Can you repeat the contraction alkalosis passage, starting at "Contraction alkalosis refers" and ending at "after volume loss.", with "volume contraction" renamed "fluid depletion" throughout?
Document passage START
= Contraction alkalosis =

Increase in blood pH resulting from fluid loss

Contraction alkalosis refers to the increase in blood pH that occurs as a result of fluid losses (volume contraction). The change in pH is especially pronounced with acidic fluid losses caused by problems like vomiting.

==Pathophysiology==
There are several possible explanations for the process of alkalosis observed after volume contraction.

One popular theory is that alkalosis is simply the loss of solvent volume without a proportional loss in bicarbonate concentration or increase in carbon dioxide concentration. This explanation may be especially appropriate for the very short term after volume loss.

Another suggests that the alkalosis is due to renal compensatory mechanisms used to correct volume loss. Extracellular fluid (ECF) volume contraction is associated with decreased blood volume and decreased renal perfusion pressure. Three compensation mechanisms engage as a result:
1. renin secretion is increased,
2. production of angiotensin II is increased, and
3. secretion of aldosterone is increased.
Document passage END
Data records START
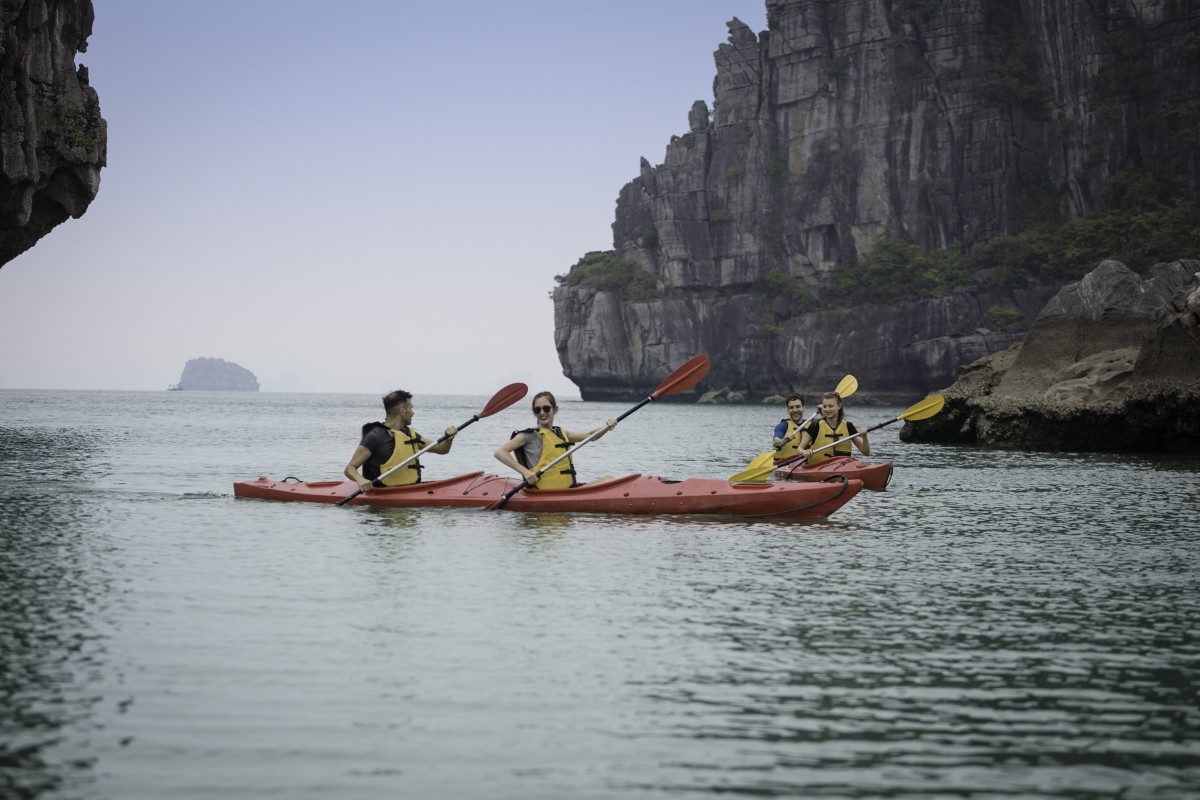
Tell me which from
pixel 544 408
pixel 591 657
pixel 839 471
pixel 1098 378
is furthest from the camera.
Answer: pixel 1098 378

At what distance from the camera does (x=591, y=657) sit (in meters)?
7.54

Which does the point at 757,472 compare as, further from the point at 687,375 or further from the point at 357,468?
→ the point at 357,468

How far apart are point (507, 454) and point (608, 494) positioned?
1.29 m

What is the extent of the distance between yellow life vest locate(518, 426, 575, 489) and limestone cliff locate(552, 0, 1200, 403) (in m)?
79.6

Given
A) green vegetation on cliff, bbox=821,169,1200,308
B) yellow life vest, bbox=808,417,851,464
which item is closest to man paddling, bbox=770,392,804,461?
yellow life vest, bbox=808,417,851,464

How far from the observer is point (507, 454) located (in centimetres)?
1490

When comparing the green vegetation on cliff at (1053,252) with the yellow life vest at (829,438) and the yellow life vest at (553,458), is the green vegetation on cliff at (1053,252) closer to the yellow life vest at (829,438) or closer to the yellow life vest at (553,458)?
the yellow life vest at (829,438)

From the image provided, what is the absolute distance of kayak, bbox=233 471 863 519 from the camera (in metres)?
14.6

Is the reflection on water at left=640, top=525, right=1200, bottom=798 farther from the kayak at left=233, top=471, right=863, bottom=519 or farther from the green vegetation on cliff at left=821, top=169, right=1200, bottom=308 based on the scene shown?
the green vegetation on cliff at left=821, top=169, right=1200, bottom=308

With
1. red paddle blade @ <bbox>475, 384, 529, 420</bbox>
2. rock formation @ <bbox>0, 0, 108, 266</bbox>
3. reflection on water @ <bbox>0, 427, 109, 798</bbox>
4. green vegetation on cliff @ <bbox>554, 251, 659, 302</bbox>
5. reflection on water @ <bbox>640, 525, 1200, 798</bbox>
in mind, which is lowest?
reflection on water @ <bbox>640, 525, 1200, 798</bbox>

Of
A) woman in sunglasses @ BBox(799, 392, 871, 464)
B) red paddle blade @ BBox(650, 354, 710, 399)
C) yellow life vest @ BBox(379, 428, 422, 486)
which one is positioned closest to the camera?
yellow life vest @ BBox(379, 428, 422, 486)

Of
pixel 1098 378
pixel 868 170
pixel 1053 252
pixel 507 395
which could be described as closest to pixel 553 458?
pixel 507 395

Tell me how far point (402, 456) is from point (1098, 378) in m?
Data records END
## Reply
Contraction alkalosis refers to the increase in blood pH that occurs as a result of fluid losses (fluid depletion). The change in pH is especially pronounced with acidic fluid losses caused by problems like vomiting.

==Pathophysiology==
There are several possible explanations for the process of alkalosis observed after fluid depletion.

One popular theory is that alkalosis is simply the loss of solvent volume without a proportional loss in bicarbonate concentration or increase in carbon dioxide concentration. This explanation may be especially appropriate for the very short term after volume loss.